【ニュースを追う】夏の風物詩「相馬野馬追」 盛り上がり『追い風』注目

 
最終日に南相馬市小高区の相馬小高神社で行われる行事「野馬懸(のまかけ)」

 相双を代表する夏の風物詩「相馬野馬追」(23~25日)の本番まで10日余りとなった。今回は、南相馬市小高区と同市原町区の一部に出されている避難指示が12日に解除され、さらにJR常磐線原ノ町―小高駅間も同日、運転再開となってすぐ後の開催。盛り上がりへの追い風となるか、注目が集まる。

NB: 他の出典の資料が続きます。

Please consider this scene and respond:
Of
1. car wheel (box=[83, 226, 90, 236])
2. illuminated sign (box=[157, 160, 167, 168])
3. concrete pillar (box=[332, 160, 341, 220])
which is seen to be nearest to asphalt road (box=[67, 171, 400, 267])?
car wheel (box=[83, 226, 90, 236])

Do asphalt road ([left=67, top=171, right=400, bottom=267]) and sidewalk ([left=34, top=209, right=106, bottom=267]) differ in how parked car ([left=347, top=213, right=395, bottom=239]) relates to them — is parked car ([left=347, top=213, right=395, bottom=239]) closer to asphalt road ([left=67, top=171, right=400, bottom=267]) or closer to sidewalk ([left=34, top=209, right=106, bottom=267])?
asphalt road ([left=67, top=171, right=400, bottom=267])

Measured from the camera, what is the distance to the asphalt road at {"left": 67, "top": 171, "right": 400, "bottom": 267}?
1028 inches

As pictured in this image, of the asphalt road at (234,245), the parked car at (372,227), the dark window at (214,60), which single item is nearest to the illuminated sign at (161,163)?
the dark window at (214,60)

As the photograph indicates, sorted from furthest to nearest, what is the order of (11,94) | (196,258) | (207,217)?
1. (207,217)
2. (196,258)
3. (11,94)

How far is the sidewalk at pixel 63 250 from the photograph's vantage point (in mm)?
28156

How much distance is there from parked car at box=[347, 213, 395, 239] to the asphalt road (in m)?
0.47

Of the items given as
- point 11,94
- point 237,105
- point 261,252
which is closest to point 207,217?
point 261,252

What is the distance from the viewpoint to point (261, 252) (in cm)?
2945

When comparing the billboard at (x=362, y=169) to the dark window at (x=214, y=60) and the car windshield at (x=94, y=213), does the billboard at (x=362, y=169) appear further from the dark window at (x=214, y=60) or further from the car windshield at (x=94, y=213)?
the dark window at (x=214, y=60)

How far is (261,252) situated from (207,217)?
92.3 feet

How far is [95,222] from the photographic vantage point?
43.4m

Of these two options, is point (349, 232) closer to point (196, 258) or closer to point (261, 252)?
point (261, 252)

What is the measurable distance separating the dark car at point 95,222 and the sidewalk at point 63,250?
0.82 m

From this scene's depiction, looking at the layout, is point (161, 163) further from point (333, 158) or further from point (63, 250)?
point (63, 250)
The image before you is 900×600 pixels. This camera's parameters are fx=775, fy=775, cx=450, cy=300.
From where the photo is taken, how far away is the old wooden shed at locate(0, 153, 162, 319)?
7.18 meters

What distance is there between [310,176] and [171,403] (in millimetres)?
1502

 相馬野馬追は東京電力福島第1原発事故が起きた2011(平成23)年には規模を縮小し、震災犠牲者の鎮魂と相双復興のシンボルと位置付けて実施。12年からは旧警戒区域での行列を除き、通常開催に近い形で行われている。

 昨年の野馬追には3日間で延べ20万7200人の観光客が訪れた。相馬野馬追執行委員会事務局は今年も昨年並みの来場者数を見込んでいるが、同執行委員会事務局の涌井秀之南相馬市観光交流課長は避難指示解除を踏まえ「野馬追目的だけでなく、『被災地南相馬の現状を見よう』という人も多く訪れるだろう」とプラス要因があることを予想する。

 また、今年は2日目の24日夜に、同市小高区に伝わる祭事「火の祭」が6年ぶりに復活する。涌井課長は「火の祭の復活は、多くの人が訪れるきっかけになるのではないか」と期待を込める。一方、常磐線の運転再開についても地元関係者から歓迎の声が上がる。通学、通勤の手段としてだけでなく、野馬追や観光に訪れる人の交通の利便性向上にもつながるとみる。

 市によると、1999年当時の野馬追の3日間の入り込み数は29万1000人。さらなる盛り上がりに向け、今年も地元関係者の奮闘は続いている。